The saga of the stalled $240 million Gold Tower 42 was revived last week when it emerged that a supplier for the project had accused the owner and builder of failing to pay out nearly $500,000 in fees, according to an injunction request obtained by the Post.
In a complaint sent to the Phnom Penh Municipal Court on May 7, South Korea-owned subcontractor Do Best Khmer Ltd requested a seizure of assets in the amount it says it is owed from the tower’s builder, Hanil Engineering & Construction, and the tower’s owner, Yon Woo (Cambodia). Both companies also have operations in South Korea.
The complaint alleges that Do Best Khmer was not paid in full for three delivery agreements made since 2010, totalling $476,301.
According to the complaint, the orders were for tile and stone supplies.
When contacted at the end of last week, Leng Souhuoth, an attorney with the P&A Asia law firm representing Do Best Khmer, told the Post he had received a letter from the court requesting changes to the complaint.
“We will discuss with the client on whether or not they want to continue the lawsuit,” he said.
The law firm later said the complaint, which was dated May 22 by the Phnom Penh Municipal Court, was ultimately withdrawn. In an official statement sent yesterday, the firm declined to comment or answer questions on whether a settlement was now being sought out of court.
Representatives for both Hanil and Yon Woo both declined to comment.
Sitting on the corner of Sihanouk and Monivong boulevards, Gold Tower 42 got under way in 2008.
The project, however, came to a halt in 2010, due to lack of finances and a global financial crisis that crushed the real state industry. Developers once prophesied that Gold Tower 42 would be the tallest building in the city.
Now, the building’s shell, frozen in mid-development, looms over pedestrians and motorists like a cautionary tale of boom and bust.
The May 7 complaint isn’t the first disagreement over the project.
The targets of the injunction, Hanil and Yon Woo, went into arbitration with each other last year, and Hanil was ordered to pay $30 million in compensation to Yon Woo by the Korean Commercial Arbitration Board.
But Yoo Jeoung-hoon, a lawyer at the Jipyong & Jisung firm representing Yon Woo, said the payments had not yet been made, and that the dispute was being settled in Cambodia.
The progress of the tower has been shrouded in secrecy since work stopped a few years ago. In December, a crane was removed from the top of the building without any official explanation, and one of Do Best Khmer’s orders dates to earlier this year.
“Right now, we have suspended it provisionally. We are not sure when we will restart the process,”said Yon Woo (Cambodia)’s assistant manager, Kim Tae Yun, when asked about the status of the project, adding that an official announcement would be made whenever work begins again.
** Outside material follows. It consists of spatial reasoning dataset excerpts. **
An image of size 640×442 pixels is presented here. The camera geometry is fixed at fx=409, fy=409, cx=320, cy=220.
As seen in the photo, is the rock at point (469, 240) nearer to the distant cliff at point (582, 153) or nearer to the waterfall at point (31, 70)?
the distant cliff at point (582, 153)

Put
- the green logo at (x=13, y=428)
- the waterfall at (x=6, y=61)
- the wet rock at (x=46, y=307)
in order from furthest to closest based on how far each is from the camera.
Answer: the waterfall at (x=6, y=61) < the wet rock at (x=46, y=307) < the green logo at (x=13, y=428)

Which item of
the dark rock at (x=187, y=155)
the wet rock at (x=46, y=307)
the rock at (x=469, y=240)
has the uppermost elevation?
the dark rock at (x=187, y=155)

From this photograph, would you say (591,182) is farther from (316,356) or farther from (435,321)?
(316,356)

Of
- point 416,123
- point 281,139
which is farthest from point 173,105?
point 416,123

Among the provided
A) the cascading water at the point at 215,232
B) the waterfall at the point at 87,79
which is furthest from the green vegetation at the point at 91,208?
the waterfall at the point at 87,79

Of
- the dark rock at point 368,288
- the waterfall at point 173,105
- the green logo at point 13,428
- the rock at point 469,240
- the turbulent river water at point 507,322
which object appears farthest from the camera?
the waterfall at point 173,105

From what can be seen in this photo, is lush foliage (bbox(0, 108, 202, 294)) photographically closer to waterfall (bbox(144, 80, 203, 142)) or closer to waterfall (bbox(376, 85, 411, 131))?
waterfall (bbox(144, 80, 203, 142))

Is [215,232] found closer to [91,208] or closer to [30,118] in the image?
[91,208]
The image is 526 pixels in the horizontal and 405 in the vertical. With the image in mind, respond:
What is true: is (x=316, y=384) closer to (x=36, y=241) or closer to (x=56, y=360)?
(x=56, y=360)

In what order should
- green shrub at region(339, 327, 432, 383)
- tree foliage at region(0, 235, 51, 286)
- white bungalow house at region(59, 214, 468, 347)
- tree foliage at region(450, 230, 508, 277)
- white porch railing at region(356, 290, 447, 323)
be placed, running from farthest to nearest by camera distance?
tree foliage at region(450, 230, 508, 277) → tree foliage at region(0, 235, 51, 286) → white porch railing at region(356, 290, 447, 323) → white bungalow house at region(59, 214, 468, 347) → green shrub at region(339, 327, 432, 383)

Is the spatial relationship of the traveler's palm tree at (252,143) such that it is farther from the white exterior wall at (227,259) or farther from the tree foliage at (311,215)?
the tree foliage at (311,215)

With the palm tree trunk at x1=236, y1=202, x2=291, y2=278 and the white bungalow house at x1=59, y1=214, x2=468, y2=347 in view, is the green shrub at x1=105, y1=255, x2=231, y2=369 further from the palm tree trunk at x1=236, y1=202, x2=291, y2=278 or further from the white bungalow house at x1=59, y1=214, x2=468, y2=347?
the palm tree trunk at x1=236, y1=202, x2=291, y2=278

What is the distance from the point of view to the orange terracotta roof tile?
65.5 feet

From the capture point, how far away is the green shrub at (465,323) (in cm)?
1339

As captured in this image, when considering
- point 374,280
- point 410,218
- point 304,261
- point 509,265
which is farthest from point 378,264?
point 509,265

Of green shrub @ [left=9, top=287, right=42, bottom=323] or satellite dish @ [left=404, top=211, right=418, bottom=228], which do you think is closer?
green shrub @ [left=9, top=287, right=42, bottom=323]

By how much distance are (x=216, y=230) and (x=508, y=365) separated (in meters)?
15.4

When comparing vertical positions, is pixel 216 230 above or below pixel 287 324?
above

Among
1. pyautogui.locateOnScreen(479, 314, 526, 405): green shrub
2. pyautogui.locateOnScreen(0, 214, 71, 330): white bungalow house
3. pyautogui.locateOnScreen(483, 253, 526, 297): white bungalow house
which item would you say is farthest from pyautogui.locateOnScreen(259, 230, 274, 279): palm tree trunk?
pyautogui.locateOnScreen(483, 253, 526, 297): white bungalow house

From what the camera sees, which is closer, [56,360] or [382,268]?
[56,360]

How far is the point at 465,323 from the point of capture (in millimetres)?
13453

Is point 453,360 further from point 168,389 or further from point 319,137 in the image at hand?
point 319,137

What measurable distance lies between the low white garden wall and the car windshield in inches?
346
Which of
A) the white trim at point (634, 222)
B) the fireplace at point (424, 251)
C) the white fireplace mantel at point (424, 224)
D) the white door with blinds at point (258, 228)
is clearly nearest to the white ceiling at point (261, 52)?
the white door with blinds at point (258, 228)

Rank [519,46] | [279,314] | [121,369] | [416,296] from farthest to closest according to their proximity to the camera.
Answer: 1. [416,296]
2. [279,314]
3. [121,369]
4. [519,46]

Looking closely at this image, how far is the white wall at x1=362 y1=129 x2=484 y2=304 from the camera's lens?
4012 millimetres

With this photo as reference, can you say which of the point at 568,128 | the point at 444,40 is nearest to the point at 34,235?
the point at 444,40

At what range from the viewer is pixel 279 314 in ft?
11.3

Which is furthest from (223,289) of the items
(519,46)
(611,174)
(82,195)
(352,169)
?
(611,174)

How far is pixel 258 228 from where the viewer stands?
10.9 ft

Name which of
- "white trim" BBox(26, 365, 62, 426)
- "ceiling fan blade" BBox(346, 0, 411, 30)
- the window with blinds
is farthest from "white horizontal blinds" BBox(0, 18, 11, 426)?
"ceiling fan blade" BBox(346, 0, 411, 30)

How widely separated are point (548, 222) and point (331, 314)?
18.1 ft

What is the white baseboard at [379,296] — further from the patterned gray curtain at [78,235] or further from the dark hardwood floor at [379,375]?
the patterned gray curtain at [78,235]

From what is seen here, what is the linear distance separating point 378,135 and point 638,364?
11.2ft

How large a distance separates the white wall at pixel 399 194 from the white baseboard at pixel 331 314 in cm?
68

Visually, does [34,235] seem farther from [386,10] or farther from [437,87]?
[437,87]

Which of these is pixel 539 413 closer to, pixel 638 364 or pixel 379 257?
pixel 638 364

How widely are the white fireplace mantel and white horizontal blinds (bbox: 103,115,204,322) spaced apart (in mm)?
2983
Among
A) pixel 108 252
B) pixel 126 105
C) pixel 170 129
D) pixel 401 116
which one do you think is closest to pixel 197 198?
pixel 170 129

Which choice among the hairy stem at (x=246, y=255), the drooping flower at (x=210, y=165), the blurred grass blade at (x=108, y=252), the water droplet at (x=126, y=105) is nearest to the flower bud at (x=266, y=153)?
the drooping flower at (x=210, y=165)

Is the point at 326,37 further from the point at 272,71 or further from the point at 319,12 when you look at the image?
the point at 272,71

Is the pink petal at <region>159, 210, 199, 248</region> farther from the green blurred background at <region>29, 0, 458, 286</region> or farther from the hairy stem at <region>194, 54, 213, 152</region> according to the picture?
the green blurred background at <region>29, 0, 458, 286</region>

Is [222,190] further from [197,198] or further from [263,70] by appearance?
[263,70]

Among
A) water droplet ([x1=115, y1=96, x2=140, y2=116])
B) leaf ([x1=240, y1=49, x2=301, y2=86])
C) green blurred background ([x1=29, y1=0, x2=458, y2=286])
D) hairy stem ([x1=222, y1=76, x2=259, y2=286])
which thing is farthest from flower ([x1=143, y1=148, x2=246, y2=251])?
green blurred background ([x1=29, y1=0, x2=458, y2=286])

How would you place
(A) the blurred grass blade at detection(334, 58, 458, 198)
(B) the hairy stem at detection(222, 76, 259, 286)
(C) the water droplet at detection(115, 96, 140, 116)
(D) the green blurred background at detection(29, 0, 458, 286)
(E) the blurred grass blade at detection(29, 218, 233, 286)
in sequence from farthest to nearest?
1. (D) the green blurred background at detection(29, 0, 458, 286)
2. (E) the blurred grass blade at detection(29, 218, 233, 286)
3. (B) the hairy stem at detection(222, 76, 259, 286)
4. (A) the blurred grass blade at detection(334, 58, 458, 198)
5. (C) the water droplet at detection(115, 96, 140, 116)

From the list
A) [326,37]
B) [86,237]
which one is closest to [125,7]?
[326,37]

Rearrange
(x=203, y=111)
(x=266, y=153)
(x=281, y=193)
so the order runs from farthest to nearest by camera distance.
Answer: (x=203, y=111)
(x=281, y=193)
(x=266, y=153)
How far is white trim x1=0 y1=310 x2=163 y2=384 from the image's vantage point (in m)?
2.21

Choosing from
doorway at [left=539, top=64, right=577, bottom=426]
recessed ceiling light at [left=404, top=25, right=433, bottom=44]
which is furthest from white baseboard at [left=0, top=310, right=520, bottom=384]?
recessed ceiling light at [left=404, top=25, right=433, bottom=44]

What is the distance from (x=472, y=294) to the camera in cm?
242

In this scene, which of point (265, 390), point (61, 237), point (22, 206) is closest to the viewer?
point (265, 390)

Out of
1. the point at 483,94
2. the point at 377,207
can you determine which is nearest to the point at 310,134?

In 2012, the government estimatesdthat investment in construction from domestic and international investors exceeded $2 billion.
At the end of the first quarter of 2013, there were 100 Korean-owned companies registered with the Ministry of Land Management, Urban Planning and Contruction, of which 34 held valid licences.
South Korea was the largest investor in Cambodia last year, with about $287 million injected, 12.5 per cent of the total foreign direct investment, according to data from the Council for the Development of Cambodia.
Korea was followed by China, which invested $263.6 million, while Japan was third, with a total investment of about $212.3 million.